**次の課題:**
1/ ネクストジェン・マスターズの文章では、この大会を作ると決めたのは誰ですか。
2/ ネクストジェン・マスターズの文章と、次の(a)〜(c)が合っているかどうかを、はい・いいえで答えてください。それぞれ、決め手になる文章の言葉をそのまま引いてください。
(a) この大会は2017年に作られた。
(b) 2016年、フェデラーは手首のケガでシーズンを終えた。
(c) 世界1位になったのはジョコビッチだった。
3/ ネクストジェン・マスターズの文章を、最後の文のあとから書き続けてください。

**示された文章:**
テニスの未来を映す実験場、ネクストジェン・マスターズに未来はあるのか
2017年に創設されたネクストジェン・マスターズ(Next Gen ATP Finals)は、21歳以下のトップ8選手による単なる「ミニ・マスターズ」ではない。ATPにとってここはラボ、すなわち明日のスターたちを輝かせながら新しいルールを試す実験場である。
この大会は、激しいリズム、リラックスした雰囲気、そして現代の観客を惹きつけることを狙ったショー要素を組み合わせている。伝統とショーの中間に位置し、単なるトロフィー獲得を超えて、テニスの未来を問いかけ、ツアーを支配することが運命づけられた才能を浮き彫りにするイベントだ。
一時代の終わりを前にしたATPの危機感
なぜネクストジェン・マスターズがこれほど注目を集めるのかを理解するには、まずその本質に立ち返る必要がある。すなわち、選手とテニスそのものの両面から「未来のテニス」を提示するという役割だ。ATPはこの大会を、ツアーの将来を形作る大きなトレンドを数日間に凝縮して見せる「リトマス試験紙」のようなイベントとして構想した。フォーマットは短く、強度は最大限、だがその野心はきわめて大きい。
2016年、ロジャー・フェデラーは膝と背中のケガによりウィンブルドン後にシーズンを終了する。ラファエル・ナダルも手首の負傷の治療に専念していた。そしてシーズン序盤にはツアーの絶対的支配者と見なされていたノバク・ジョコビッチも、次第に揺らぎ始め、自信喪失の兆候を見せるようになる。
世界1位となったアンディ・マレーだけが絶頂期にいるように見えた。ATP内部では、スーパースターたちが早くも息切れの兆しを見せているのではないかという懸念とともに、将来への危機感が生まれていた。実際の衰退はその後になってから訪れるのだが。
こうした不確実性が漂う中、当時ATP会長だったクリス・カーモードは、ビッグ4の後継者を育てるために不可欠なツールとして、Next Gen ATP Finals 創設を決断する。

**データの抜き出し:**

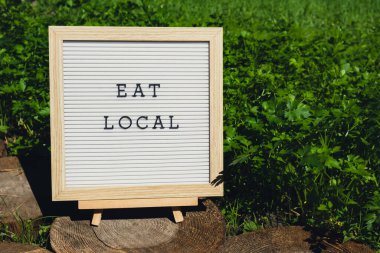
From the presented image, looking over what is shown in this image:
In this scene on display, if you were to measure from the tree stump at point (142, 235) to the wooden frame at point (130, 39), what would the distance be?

**課題ごとの答え:**
1/ 当時ATP会長だったクリス・カーモードです。

2/
(a) はい。「2017年に創設された」
(b) いいえ。「膝と背中のケガによりウィンブルドン後にシーズンを終了する」
(c) いいえ。「世界1位となったアンディ・マレーだけが絶頂期にいるように見えた」

3/
「若い才能は台頭している。彼らを照らす必要がある」

こうして2016年11月19日、翌年からツアーカレンダーに加わる新大会として Next Gen ATP Finals が正式に設立された。
コンセプトは、その年のトップ8選手を集めるATPファイナルズを想起させる。しかし今度脚光を浴びるのは、新参者や若きホープたちだ(2024年までは21歳以下、以降は20歳以下)。
8人の選手が招待され、そのうち1枠はワイルドカード(主催者推薦)となる。大会は最初の5回、開催地ミラノで行われた。
「ATPには、より幅広い一般層に多くの選手をアピールする責任がある」とカーモードは語り、次のように続けた。「この10年間、我々にはスポーツの枠を超え、本物の世界的アイコンとなったスーパースターたちがいた。しかし若い世代はすでに台頭しており、彼ら新たな才能に光を当てなければならない。」
若い世代を惹きつけるためのイノベーションの追求
誰もが知っているように、新しい世代――特にZ世代(1997〜2012年生まれ)は、スマートフォンやタブレットといったスクリーン、SNS、そして短くダイナミックでスペクタクル性の高いコンテンツの中で育ってきた。
一方でテニスはその本質として、特にグランドスラムでは5セットに及び、4〜5時間以上続くこともあるスポーツだ。そうした環境では、若い観客の注意を引き止めることは難しく、彼らはすぐにスマートフォンに手を伸ばしてしまう。
テニスファンの高齢化――当時 Tennis TV の加入者の平均年齢は61歳だった――という現実を踏まえ、ATPは Next Gen ATP Finals を構想した。狙いは、より短く、ショーとして設計された試合を提供し、将来のスターとなり得る若手選手を前面に押し出すことで、新しい世代にインスピレーションを与えることだった。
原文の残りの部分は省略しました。